Show that the derivatives of an analytic function cannot satisfy $|f^{(n)}(z)|>n!n^n$ for all $n$ for any $z$ where $f$ is analytic.
My attempt:
Assume otherwise. Say $|f^{(n)}(z)|>n!n^n$.
$a_n$, the $n$th term of the Taylor series for $f$ centered at $z$ is $a_n=\frac{f^{(n)}(z)}{n!}$ and $|a_n|\leq\frac{M}{r^n}$. Thus we have $$n^n<\bigg|\frac{f^{(n)}(z)}{n!}\bigg|=|a_n|\leq\frac{M}{r^n}$$ $$\Rightarrow n^n<\frac{M}{r^n}$$ Which is clearly false for large $n$ but not necessarily for all $n$.
I also tried this:
Assume otherwise.

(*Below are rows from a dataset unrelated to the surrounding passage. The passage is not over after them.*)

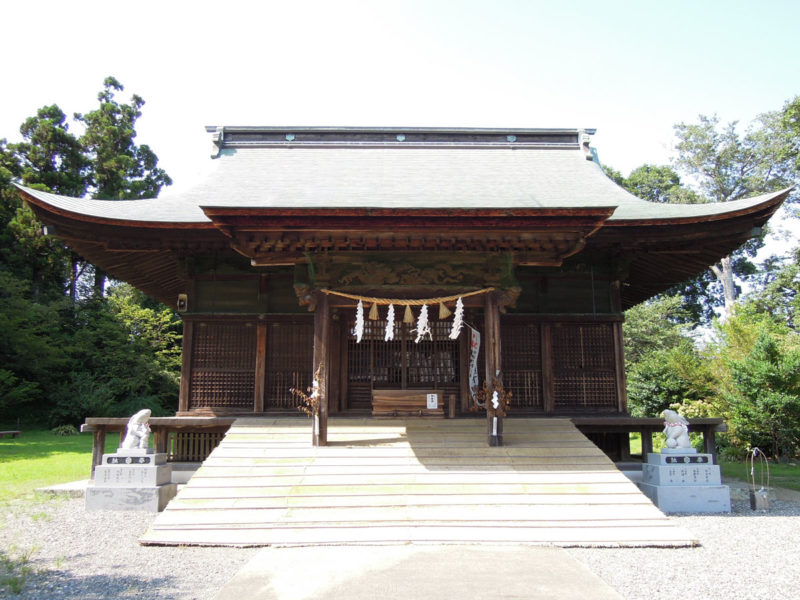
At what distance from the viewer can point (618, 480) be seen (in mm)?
7383

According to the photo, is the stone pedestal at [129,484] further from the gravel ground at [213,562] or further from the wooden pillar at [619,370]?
the wooden pillar at [619,370]

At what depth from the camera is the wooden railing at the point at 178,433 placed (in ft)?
30.7

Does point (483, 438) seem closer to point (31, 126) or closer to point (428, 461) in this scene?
point (428, 461)

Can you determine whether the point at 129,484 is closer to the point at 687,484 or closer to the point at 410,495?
the point at 410,495

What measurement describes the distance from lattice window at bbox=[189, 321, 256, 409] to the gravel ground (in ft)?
10.8

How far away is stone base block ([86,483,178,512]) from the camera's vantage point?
781cm

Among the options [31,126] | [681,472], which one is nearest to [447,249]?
[681,472]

Say $|f^{(n)}(z)|>n!n^n$. Since $f(z)$ is analytic, by Cauchy's theorem $$\bigg|f^{(n)}(z)\bigg|=\bigg|\frac{n!}{2\pi i}\int_{|w-z|=r}\frac{f(w)}{(w-z)^{n+1}}dw\bigg|$$ $$\Rightarrow\frac{1}{2\pi}\bigg|\int_{|w-z|=r}\frac{f(w)}{(w-z)^{n+1}}dw\bigg|>n^n$$ but again I don't know where to go with this.
By the post Find the upper bound of the derivative of an analytic function, if $|f(z)|\leqslant M$ on $|z|\leqslant r$, then $$ \bigg|f^{(n)}(z)\bigg|\leqslant \frac{M n!\rho^n}{(r-|z|)^{n}} $$ where $\rho>1$. If $|f^{(n)}(z)|>n!n^n$ for all $n$ for any $z$, let $z=0$ and we have $$ n!\cdot n^n<\frac{M n!\rho^n}{(r-|z|)^{n}}\quad\text{or }\quad (\frac{rn}{\rho})^n<M $$ This is impossible since left is unbounded for large $r$ and $n$.